The heavy curtains parted softly again, and Bowles entered, ushering in a small, frightened-looking priest. Gerald Huntington caught Jaquelina's hand forcibly in his and drew her forward.

"Come, priest, we are waiting," he said, with haughty impatience. "Make us man and wife as soon as you can."

"Oh, never—never!" cried his captive with a shriek of fear and terror, as she broke loose from his hold and fled swiftly toward the heavy hangings in a wild effort at escape.

But as she pushed aside the thick curtains, a dark form barred her farther progress. Gerald Huntington came toward her, laughing carelessly at her cry of disappointment.

"Not so fast, my pretty bird," he said. "You are caged tight and fast. There is no escape for you. I have determined to make you my bride whether you consent or not."

"You cannot," she broke out in passionate, breathless defiance. "You dare not!"

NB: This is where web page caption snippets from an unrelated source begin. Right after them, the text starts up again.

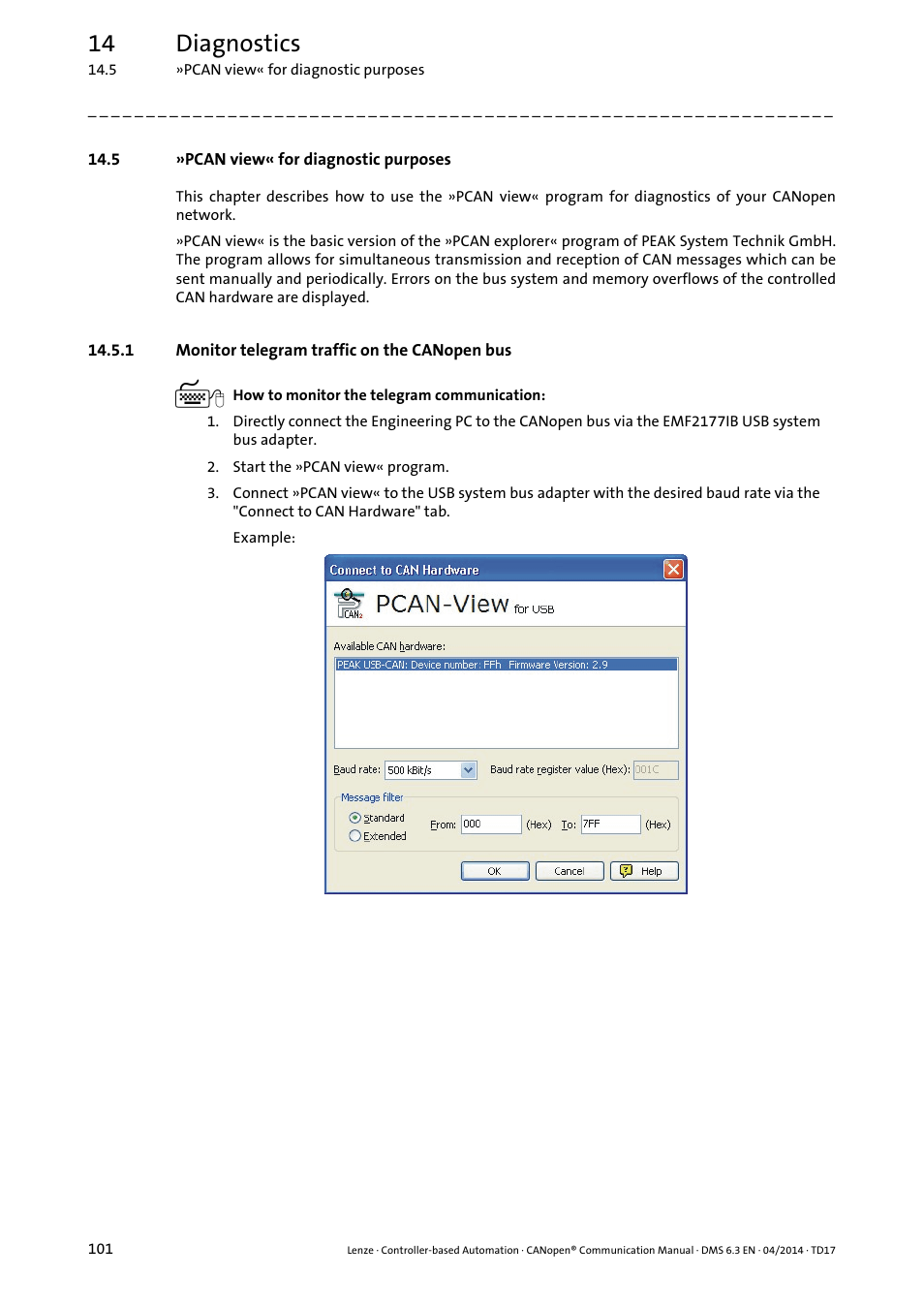 5 »pcan view« for diagnostic purposes, 1 monitor telegram traffic on the canopen bus, Pcan view« for diagnostic purposes | 14 diagnostics | Lenze CANopen Controller-based Automation User Manual | Page 101 / 110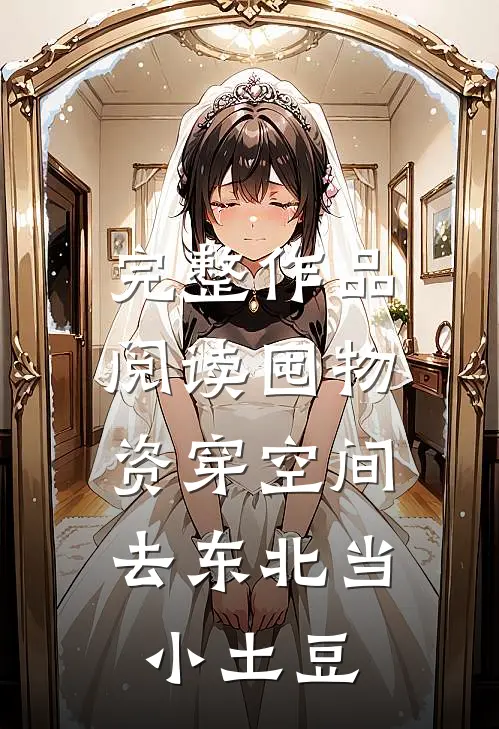 完整作品阅读囤物资穿空间，去东北当小土豆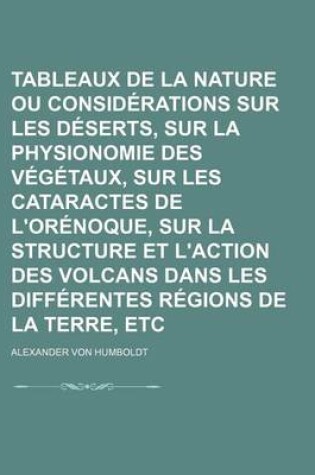 Cover of Tableaux de La Nature Ou Considerations Sur Les Deserts, Sur La Physionomie Des Vegetaux, Sur Les Cataractes de L'Orenoque, Sur La Structure Et L'Acti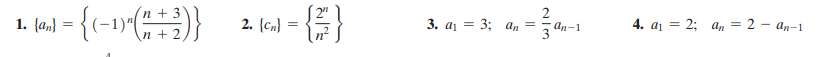 1. la.) = {(-1>(;)}
}
2. {cn} =
3. a, 3 3; а, %3D
3 An-1
4. ат 3D 2; а, %3D 2 — а,-1
п+2
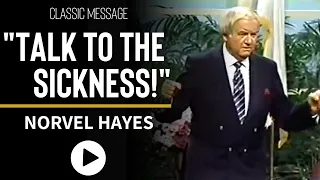 You've Got to Talk to Sickness! - Norvel Hayes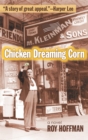 Chicken Dreaming Corn : A Novel - eBook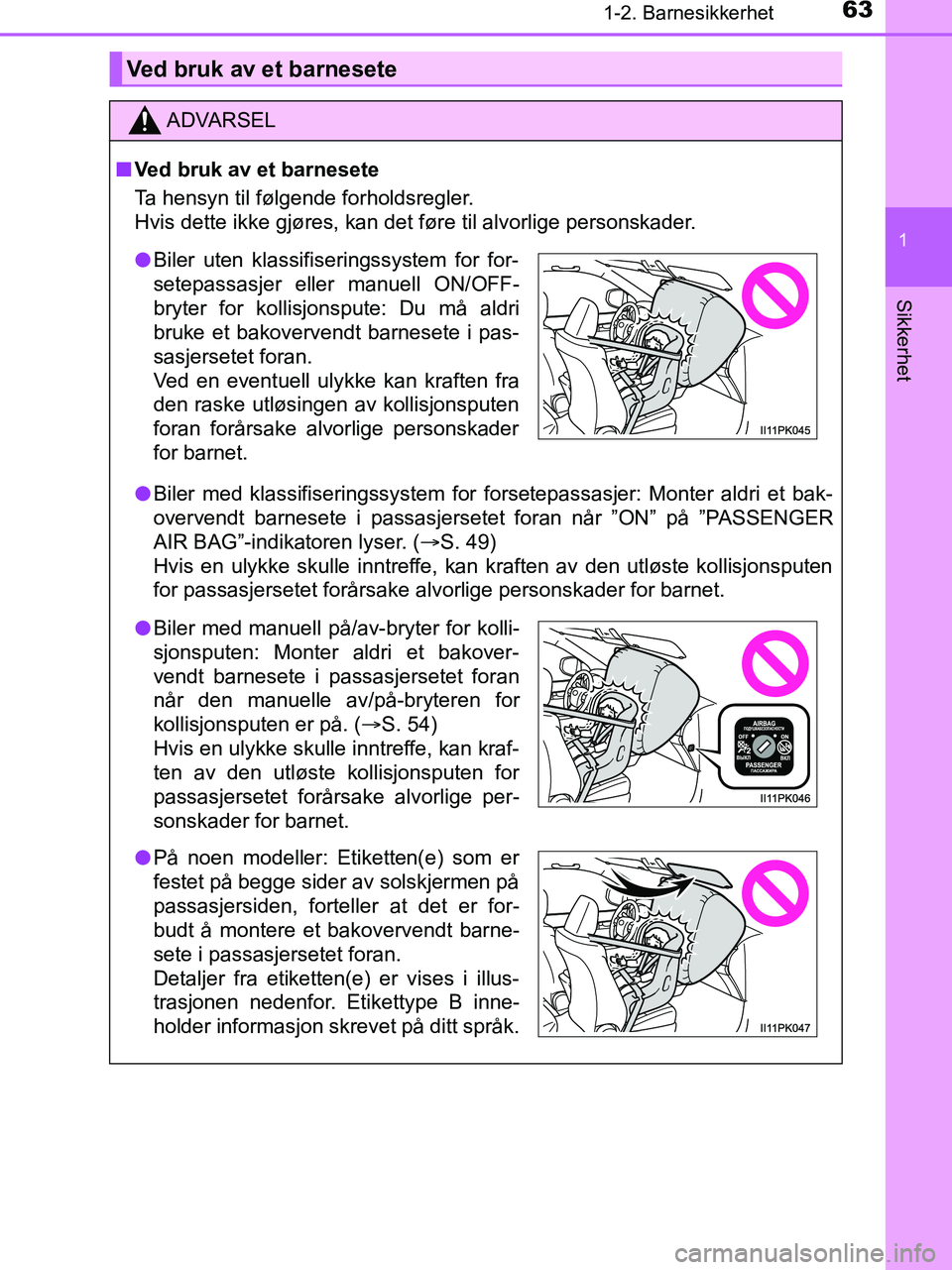 TOYOTA HILUX 2018 Instruksjoner for bruk (in Norwegian) 631-2. Barnesikkerhet
1
HILUX_OM_OM0K375NO_(EE)
Sikkerhet
Ved bruk av et barnesete
ADVARSEL
n Ved bruk av et barnesete
Ta hensyn til følgende forholdsregler.
Hvis dette ikke gjøres, kan det føre ti TOYOTA HILUX 2018 Instruksjoner for bruk (in Norwegian) 631-2. Barnesikkerhet
1
HILUX_OM_OM0K375NO_(EE)
Sikkerhet
Ved bruk av et barnesete
ADVARSEL
n Ved bruk av et barnesete
Ta hensyn til følgende forholdsregler.
Hvis dette ikke gjøres, kan det føre ti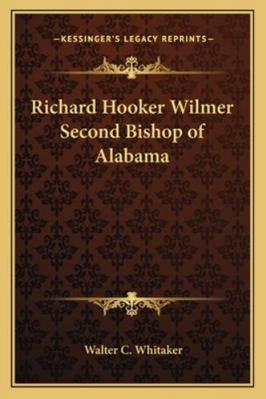 Richard Hooker Wilmer Second Bishop of Alabama 1162775041 Book Cover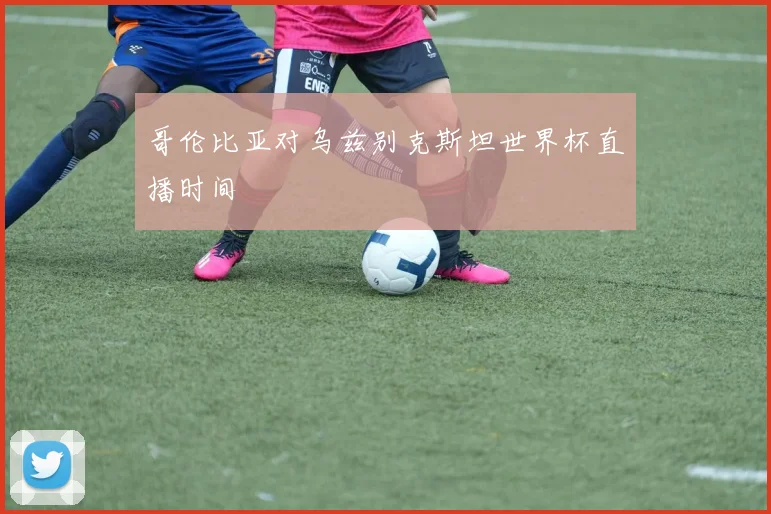 哥伦比亚对乌兹别克斯坦世界杯直播时间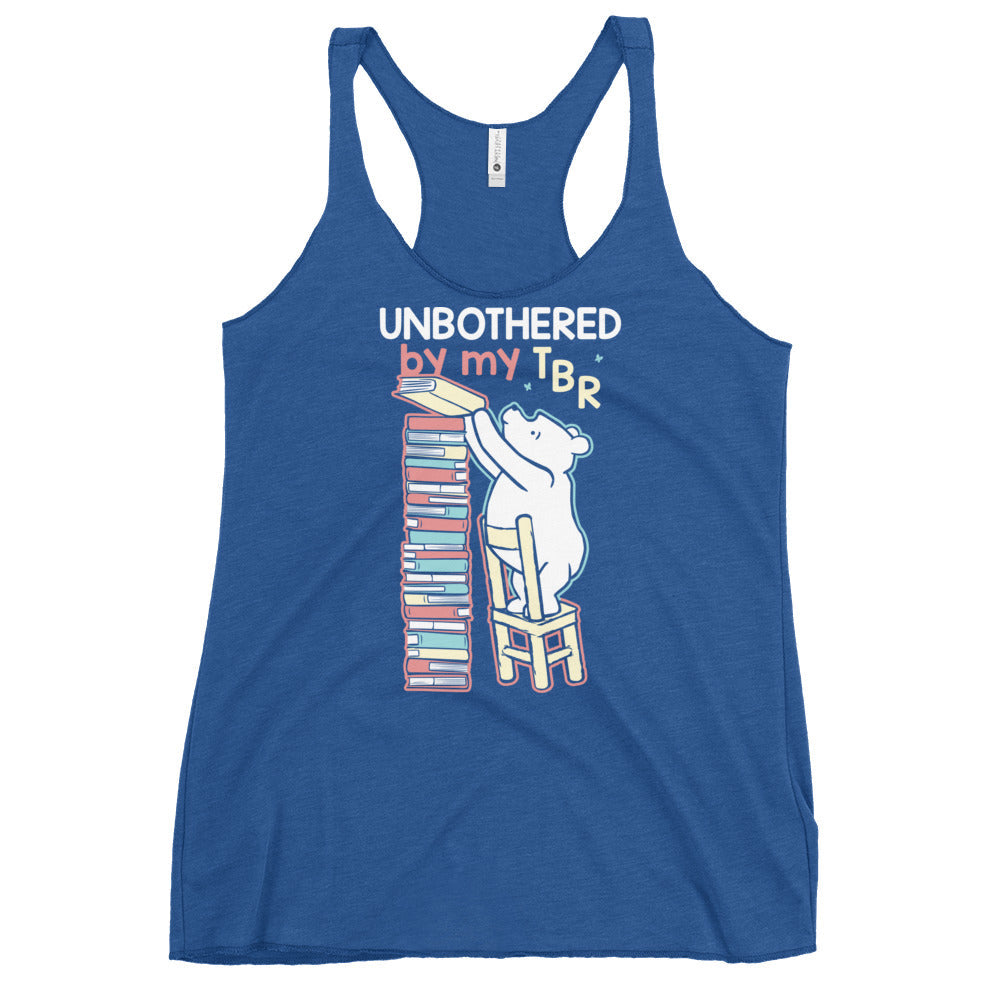 Unbothered By My TBR Women's Racerback Tank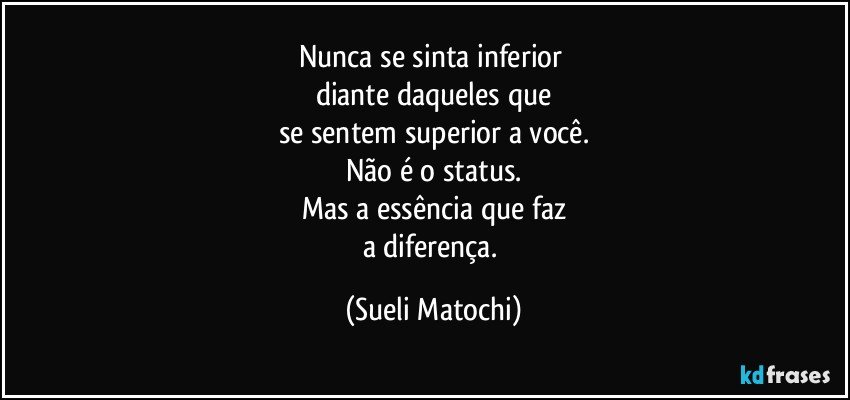 Nunca se sinta inferior 
diante daqueles que
se sentem superior a você.
Não é o status.
Mas a essência que faz
a diferença. (Sueli Matochi)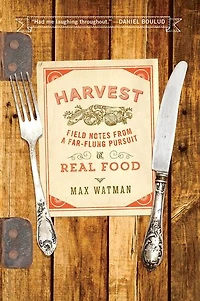 Harvest: Field Notes From A Far-flung Pursuit Of Real Food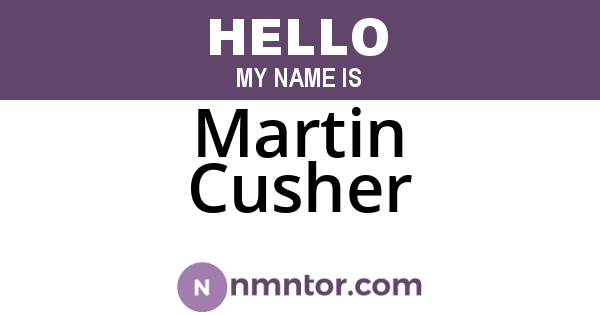 Martin Cusher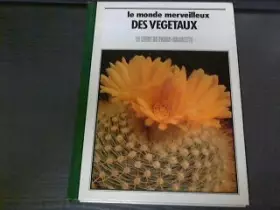 Couverture du produit · Le Monde merveilleux des végétaux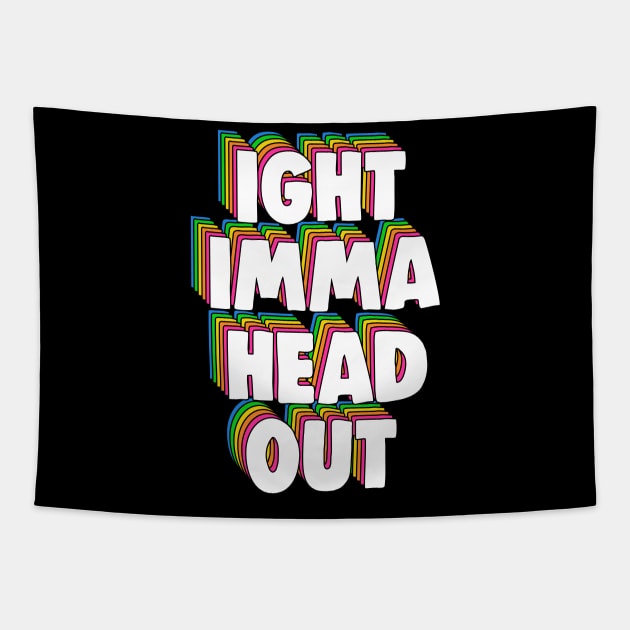 Ight Imma Head Out Meme Tapestry by Barnyardy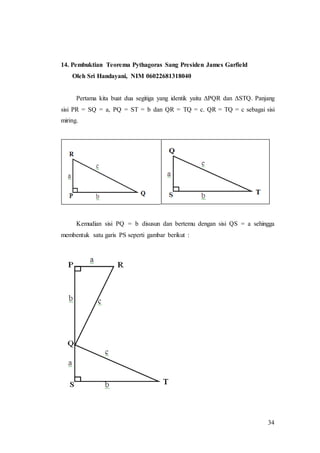 34
14. Pembuktian Teorema Pythagoras Sang Presiden James Garfield
Oleh Sri Handayani, NIM 06022681318040
Pertama kita buat dua segitiga yang identik yaitu ΔPQR dan ΔSTQ. Panjang
sisi PR = SQ = a, PQ = ST = b dan QR = TQ = c. QR = TQ = c sebagai sisi
miring.
Kemudian sisi PQ = b disusun dan bertemu dengan sisi QS = a sehingga
membentuk satu garis PS seperti gambar berikut :
 
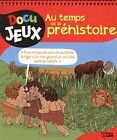 Au temps de la prhistoire - Ds 8 ans by Lito | Book | condition very good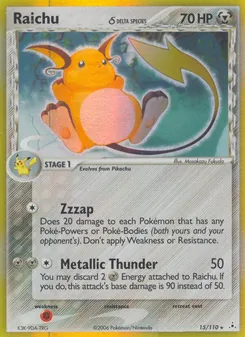 Raichu δ — Holon Phantoms #15, 2006. Illustrated by Masakazu Fukuda.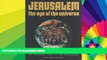 Must Have  Jerusalem the Eye of the Universe: A Pictorial Tour of Jerusalem  READ Ebook Full Ebook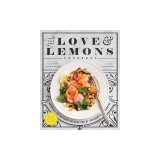 The Love and Lemons Cookbook: An Apple-To-Zucchini Celebration of Impromptu Cooking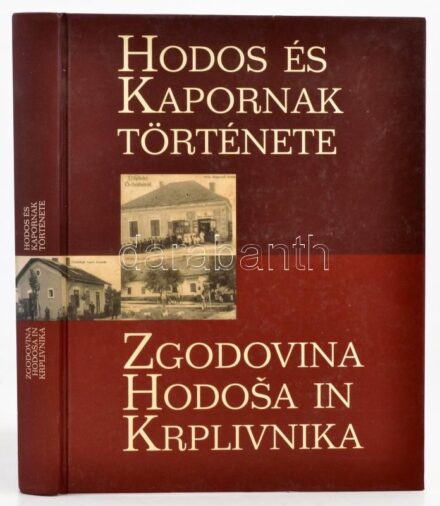 Benczik-Göncz-Kerman-Nagy-Papp-Ella-N. Szabó: Hodos és Kapornak története. Lendva, 2005, Magyar Nemzetiségi Művelődési Intézet. Magyar és szlovén nyelven. Kiadói kartonált papírkötésben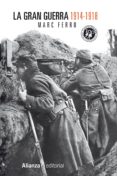 la gran guerra 1914-1918 (ebook)-marc ferro-9788420684840 la gran guerra 1914-1918 (ebook)-marc ferro-9788420684840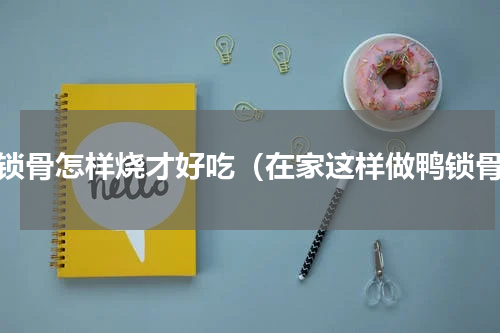 鸭锁骨怎样烧才好吃（在家这样做鸭锁骨）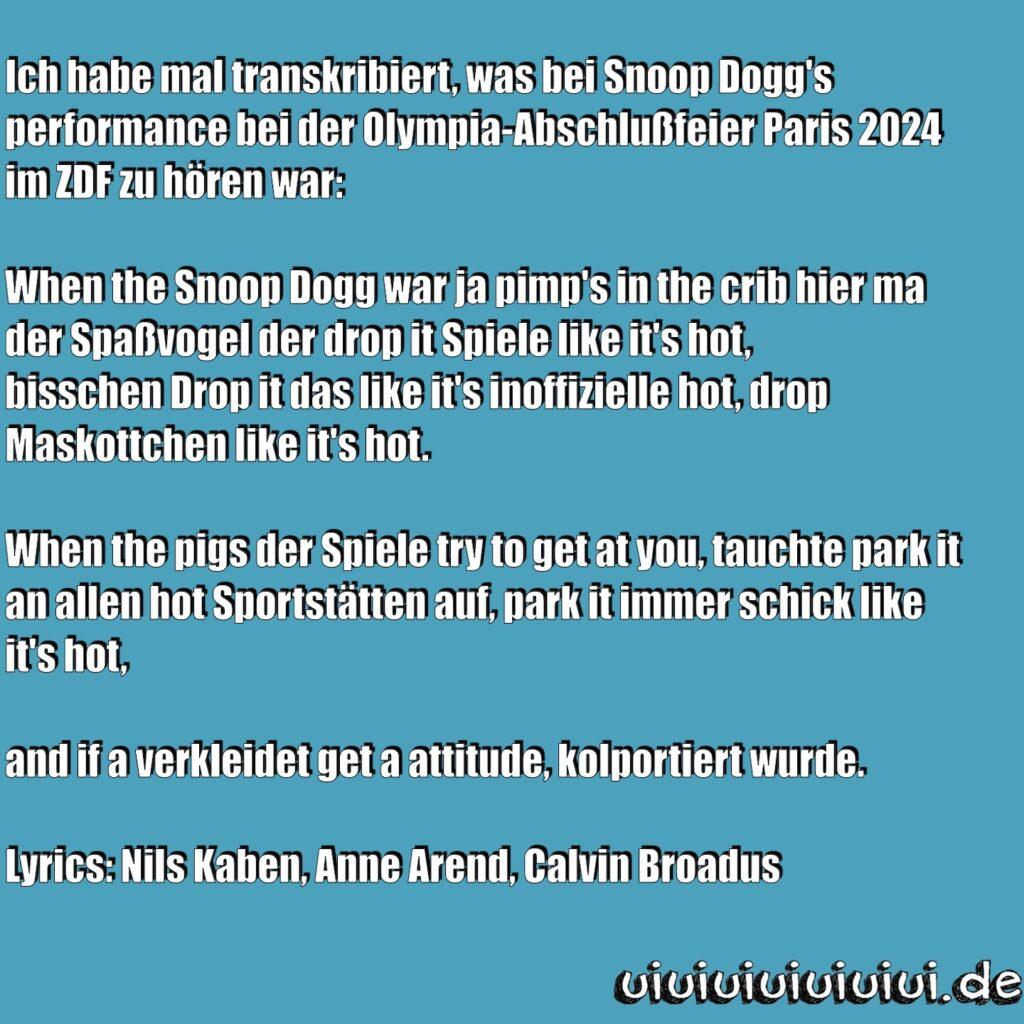 Texttafel auf der steht:
Ich habe mal transkribiert, was bei Snoop Dogg's performance bei der Olympia-Abschlußfeier Paris 2024 im ZDF zu hören war:

When the Snoop Dogg war ja pimp's in the crib hier ma der Spaßvogel der drop it Spiele like it's hot,
bisschen Drop it das like it's inoffizielle hot, drop Maskottchen like it's hot.

When the pigs der Spiele try to get at you, tauchte park it an allen hot Sportstätten auf, park it immer schick like it's hot,

and if a verkleidet get a attitude, kolportiert wurde.

Lyrics: Nils Kaben, Anne Arend, Calvin Broadus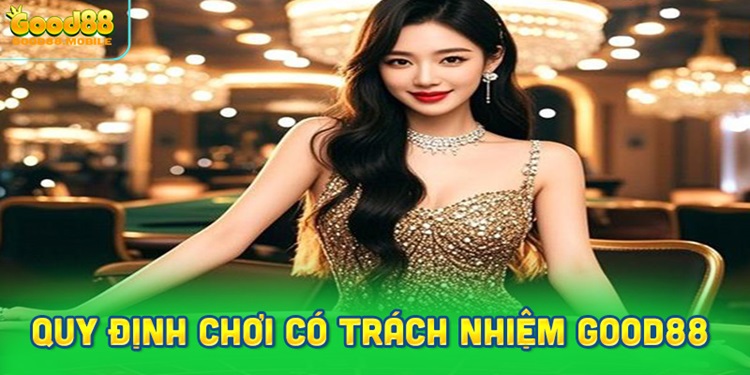 Quy định chi tiết về chính sách chơi có trách nhiệm Good88 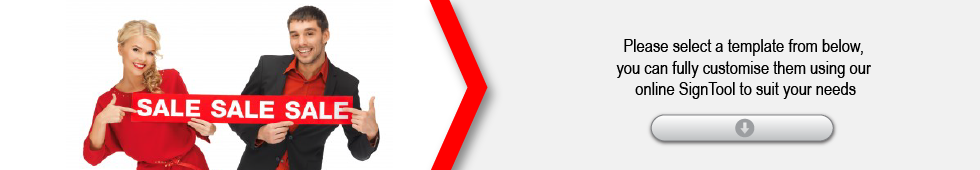 Please select a template from below, you can fully customise them using our online SignTool to suit your needs
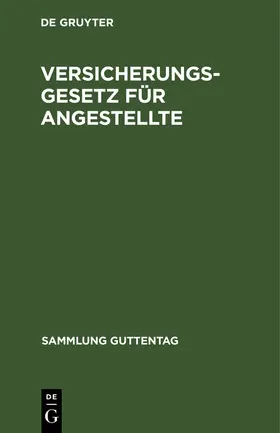 Degruyter |  Versicherungsgesetz für Angestellte | Buch |  Sack Fachmedien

"I dare do anything!" Gerald Huntington replied proudly, and he proved the truth of his words by seizing her firmly by one arm, while Bowles, at a signal from his chief, took her by the other. It was a strange sight. The frightened, trembling little priest standing irresolute in the center of the large apartment, and the lovely young girl struggling desperately with the two masked outlaws; her face pale and convulsed with terror, her dark hair streaming in dishevelled ringlets, the silvery mist of her bridal veil rent and torn, the broken, white pansies falling from her hair and her breast, and strewing the crimson carpet—over all, the flickering glare of the lamplight, and the dark, sinister faces of the outlaws peering through the velvet hangings at the striking scene.

The little priest who had been decoyed to the cave by a clever story of a death-bed in the country, though frightened at the sound of his own voice in that terrible place, felt moved to utter a feeble protest.